Sucralose (Fig. 1c) was discovered in 1976. This non-nutritive sweetener is made from sucrose by a process that substitutes 3 chloride atoms for 3 hydroxyl groups on the sucrose molecule (FDA 2006). Sucralose is 450–650 times sweeter than sucrose, has a pleasant sweet taste and its quality and time intensity profile is very close to that of sucrose (Arora et al. 2009). It has a moderate synergy with other nutritive and non-nutritive sweeteners. (Beyts et al. 1995).

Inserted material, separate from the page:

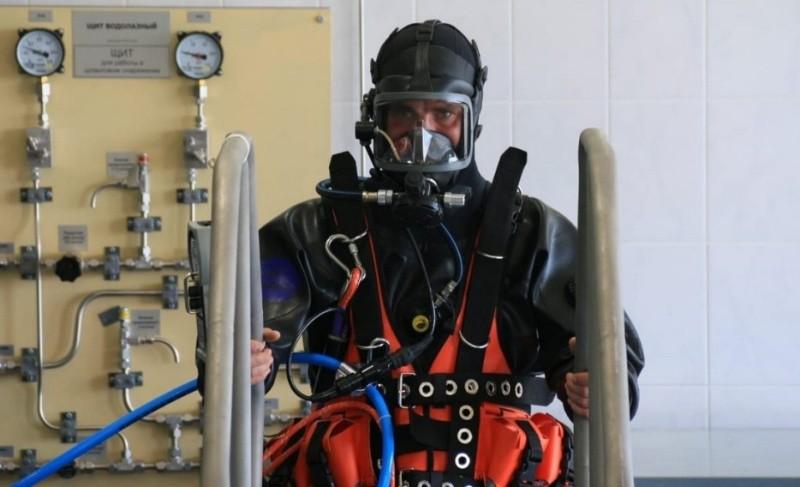 Водолазы ЧФ занимаются на новых учебно-тренировочных комплексах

It is very much soluble in water and is stable over a wide range of pH and temperature. It does liberate HCl when stored at high temperature and produce some kind of discoloration (Beyts et al. 1995).

Synthesis

The synthesis of sucralose involves a series of selective protection and deprotection steps so that the 4-hydroxyl group can be converted to a chloro atom with inversion of configuration. Treatment of the free hydroxyl groups with sulfuryl chloride produce trichlorodisaccharide which is then deprotected to give the sucralose (Ager et al. 1998). The use of enzymes or microbial cultures to augment synthetic organic chemistry and carry our selected functionalization of complex molecule has been widely documented in the growing field of biocatalysis (Wong and Whitesides 1994).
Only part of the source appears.